HFCS is cheaper because it comes from corn. The sweetener is made in a complex process that uses enzymes to partially convert nearly pure glucose corn syrup into fructose; the fructose is then recombined with glucose to create a high-fructose mixture of varying percentages, depending on the intended use. The soft drink ingredient, for example, contains 55 percent fructose and 45 percent glucose.
Cane sugar, on the other hand, is sucrose, a disaccharide of glucose and fructose obtained from sugar cane, which is not widely grown in the U.S.
Manufacturers of cane sugar contend that it is a “natural” sweetener and HFCS is not. The FDA hasn’t yet determined what “natural” is. However, the Center for Science in the Public Interest threatened a lawsuit against Cadbury Schweppes for claiming that 7Up, which contains HFCS, was “all natural” — and the soft-drink manufacturer changed its label.
Some scientists claim to have identified compounds in HFCS that lead to obesity and diabetes, and they are concerned by the genetically modified components in corn and in the enzymes used in the conversion process.
Other scientists counter that HFCS has exactly the same calories, component sugars and taste as cane sugar, and that there is no conclusive evidence that it is more harmful than any other sweetener.
“The problem with high fructose corn syrup is that it doesn’t taste as sweet as sucrose. The tendency is to add more and more,” says chef Rudolph Spiess, Baking and Pastry professor at the Culinary Institute of America in Hyde Park, N.Y. “A little bit of HFCS is OK in the diet, but we just use too much of it. It is in everything.”

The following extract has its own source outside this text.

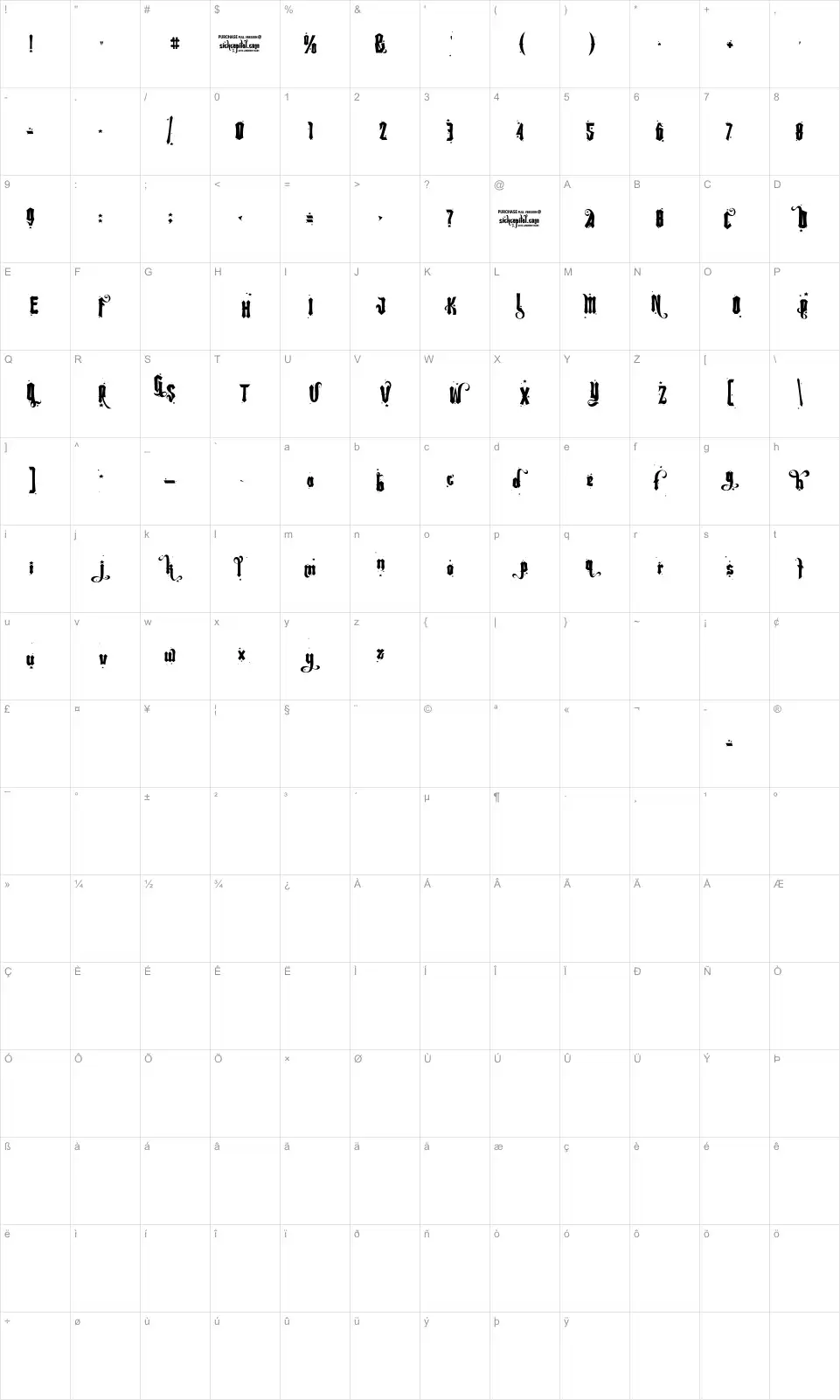 Mapa de caracteres da fonte Rebel Pixy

In fairness, it should be noted that excess consumption of cane sugar isn’t recommended by dietitians, doctors or dentists, either. It may be the total of all the sugars we consumethat is causing the increase in diabetes and obesity in this country.

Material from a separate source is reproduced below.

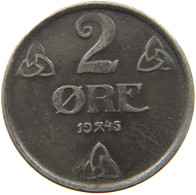 NORWAY 2 ÖRE 1945 HAAKON VII. 1905-1957 #MA 064669 - Norvège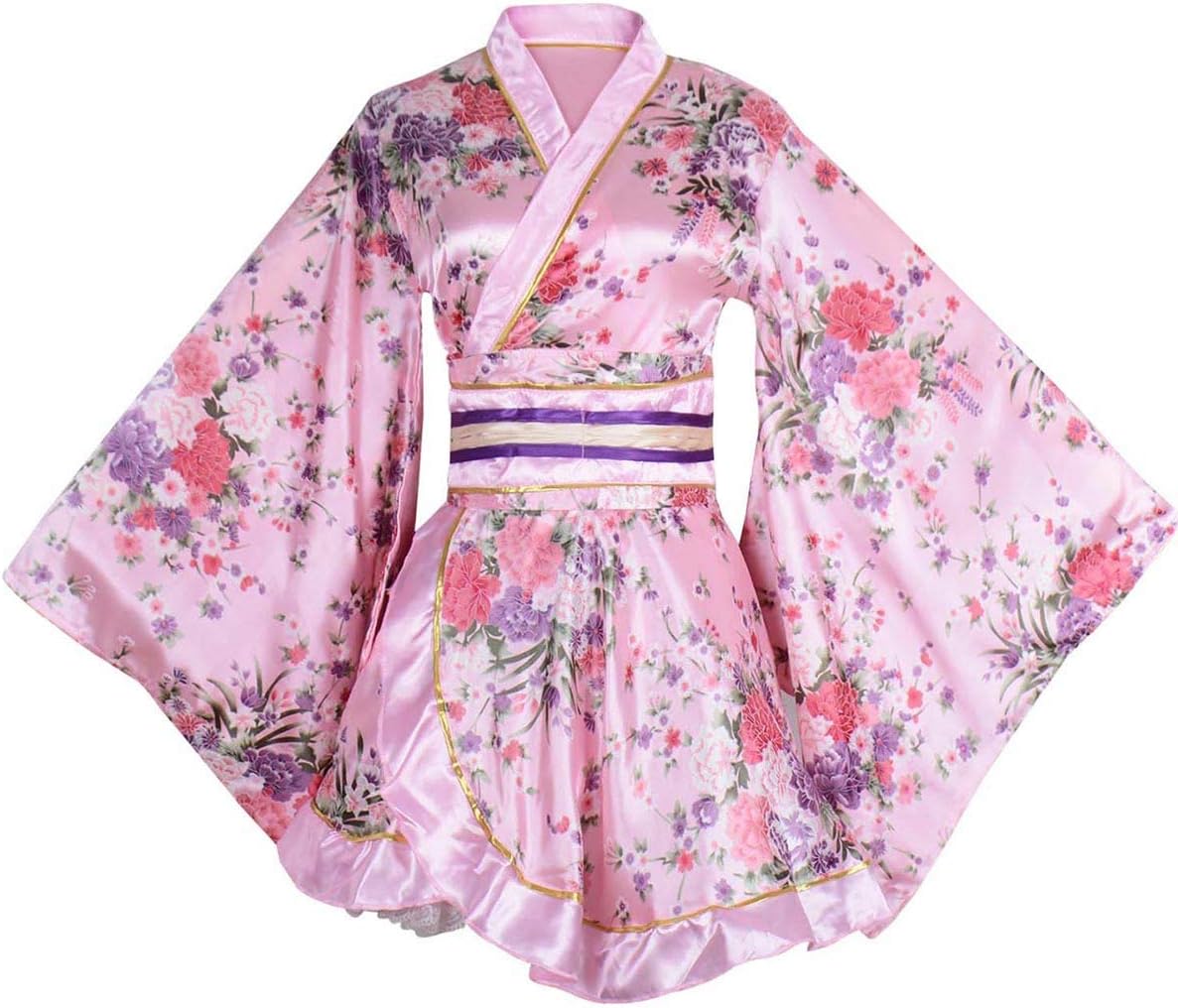 Kimono Costume Adult Japanese Geisha Floral Patten Gown Blossom Bathrobe Sleepwear With Obi Belt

Health issues aside, what about the taste? Mart Martin, a spokesman for Coca-Cola’s North American division in Atlanta, says there is “not a perceivable taste difference” between U.S. and Mexican Coca-Cola, according to the San Diego Union Tribune. To find out, we conducted a blind tasting of Mexican and U.S. Coca-Cola with the help of the Culinary Institute of America in San Antonio. Unmarked samples, both taken from glass bottles, were served to the students and faculty, who rated their relative sweetness and overall flavor.
Interestingly, people who had been raised in or near Mexico often instantly identified the Mexican Coca-Cola and universally preferred it, while those raised in the States preferred the U.S.-made Coca-Cola. In other words, we tend to like what we’re used to.
One thing that wasn’t tested is how much influence the shape of the Mexican Coca-Cola bottle and the label might have on taste perception. After all, nostalgia is a thirst for something sweet from the past.
Mexican Coca-Cola is available at Central Market and some Mexican restaurants and markets.